Sunday was the same,no further improvement,all of immediate family was present in late afternoon (except oldest grandson),even oldest niece's ex-husband showed up (Dad & rest of us always liked him,we kept in touch,he is a great guy,provider & father to the 2 teenagers,just him & my niece grew apart,couldnt stay together.They get along better now for some reason lol
Dad was his usual self - talking,telling stories (still very coherent later that day) but decided since nothing else could be done decided on Comfort Care - kinda like Hospice in a way - All his regular meds via IV would be stopped,the blood pressure machine & others would be turned off,only pain meds would be administered to him as needed.He explained all of this in his decision to proceed with Comfort Care,us 5 kids & Mom all agreed with it,told the nurse we would go along with his wishes. He passed away roughly 245AM Mon. June 10 - He basically went to sleep,wasnt in any pain & didnf suffer.
Which you cant really ask of a better way to go,IMO he went out the way he wanted - didnt suffer for weeks & months.The funeral was Tuesday June 18, with graveside service afterwards with playing of taps & a 21 gun salute (Dad was Korean War era Air Force veteran) by local veteran's group plus presentation of the folded American flag to Mom when they were done.

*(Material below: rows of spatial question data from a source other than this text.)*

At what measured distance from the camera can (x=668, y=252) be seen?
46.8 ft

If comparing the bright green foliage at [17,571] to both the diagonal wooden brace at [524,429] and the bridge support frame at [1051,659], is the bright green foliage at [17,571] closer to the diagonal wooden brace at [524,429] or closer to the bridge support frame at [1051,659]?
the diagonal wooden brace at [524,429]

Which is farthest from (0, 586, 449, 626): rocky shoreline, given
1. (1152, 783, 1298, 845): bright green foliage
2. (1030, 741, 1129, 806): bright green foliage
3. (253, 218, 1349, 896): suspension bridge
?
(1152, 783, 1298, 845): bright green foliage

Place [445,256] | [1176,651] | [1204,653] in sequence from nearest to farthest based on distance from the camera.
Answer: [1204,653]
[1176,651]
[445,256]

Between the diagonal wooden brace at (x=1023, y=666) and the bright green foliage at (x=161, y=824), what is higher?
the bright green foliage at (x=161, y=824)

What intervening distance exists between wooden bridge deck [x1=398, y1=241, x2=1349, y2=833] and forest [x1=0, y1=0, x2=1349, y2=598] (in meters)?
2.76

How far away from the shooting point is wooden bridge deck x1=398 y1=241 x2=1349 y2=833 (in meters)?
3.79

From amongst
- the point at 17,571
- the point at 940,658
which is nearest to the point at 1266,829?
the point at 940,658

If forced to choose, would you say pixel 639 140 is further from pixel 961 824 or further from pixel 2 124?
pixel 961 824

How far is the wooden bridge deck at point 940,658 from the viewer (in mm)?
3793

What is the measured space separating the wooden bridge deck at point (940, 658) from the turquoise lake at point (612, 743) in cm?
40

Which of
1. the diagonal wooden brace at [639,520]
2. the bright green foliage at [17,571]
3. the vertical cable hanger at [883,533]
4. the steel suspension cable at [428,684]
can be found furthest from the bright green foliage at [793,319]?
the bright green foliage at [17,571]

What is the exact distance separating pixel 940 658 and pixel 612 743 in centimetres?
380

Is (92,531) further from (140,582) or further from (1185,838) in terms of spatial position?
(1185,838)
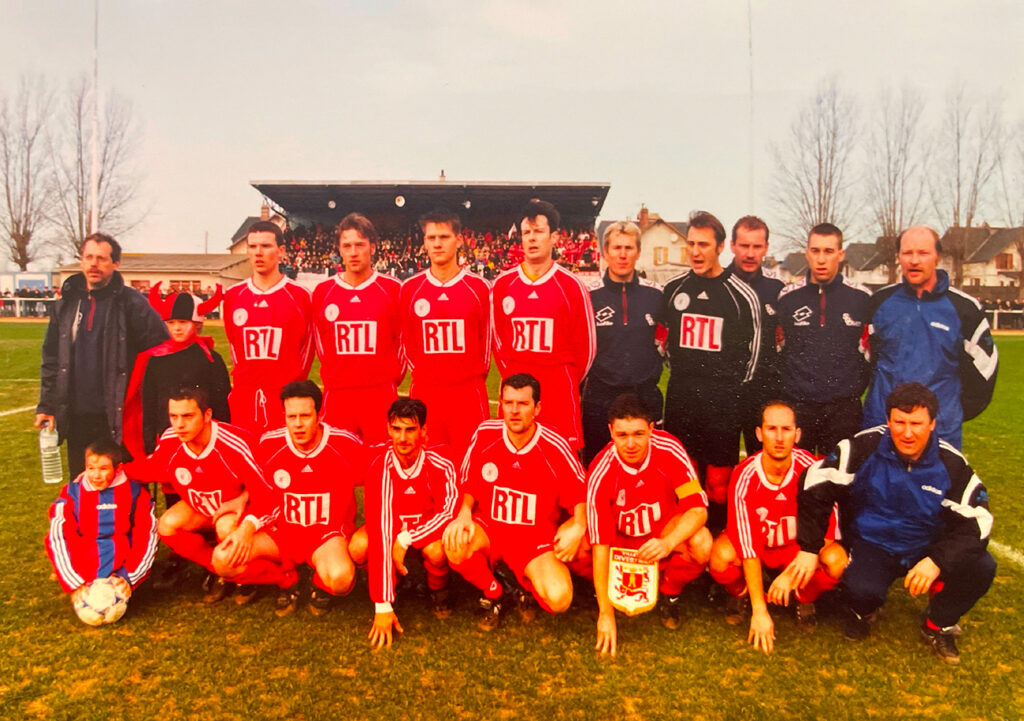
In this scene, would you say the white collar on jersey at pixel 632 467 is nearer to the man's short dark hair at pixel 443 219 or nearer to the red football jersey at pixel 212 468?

Being the youngest of the 5 children & living the closest to Mom & Dad,planning all the funeral arrangements,getting the financial stuff in order,plus all the phone calls to the VA & other companies was tasked to me,everything went OK without any problems,there was family meeting at funeral home before the service that went into great detail regarding all the procedures.Plus the choices regarding casket,vault,flowers,any additional items that are added to the final bill.
Mom said there's no hurry to sell the cabin & 10 acres of timber,the yearly taxes are cheap (something like $450/yr) and are wont be due again until Oct 2025 and the REC electric bill is like $35-40/month tops.Propane tank just filled in March 2024,that will last a couple years unless someone lives out there full time during the Fall/Winter months.Older siblings last week were pushing to sell the property already (they only visited it a few times in 43 yrs) but 3 of the oldest nieces/nephews were hesitant & especially me,I just about blew up,they hit a nerve with me) spent LOTS of time with Grandma & Grandpa there growing up,so lots of fond memories there - besides at the time the oldest niece & her older brother only lived 7-8 miles from the cabin until their late teen years back in early 90's,when their Dad (oldest brother) and his wife split up.
I was dreading this event,but its normal & something that all of us go through.I dont know that its any easier losing a parent when you are ''middle years'' or even retirement age,compared to it happening when you are younger.It still sucks.I miss him every day and Mom & my siblings,other family members do also.But I also know he did a good job raising his family & is looking down at all of us with pride,knowing we are doing what's needed to help Mom & each other.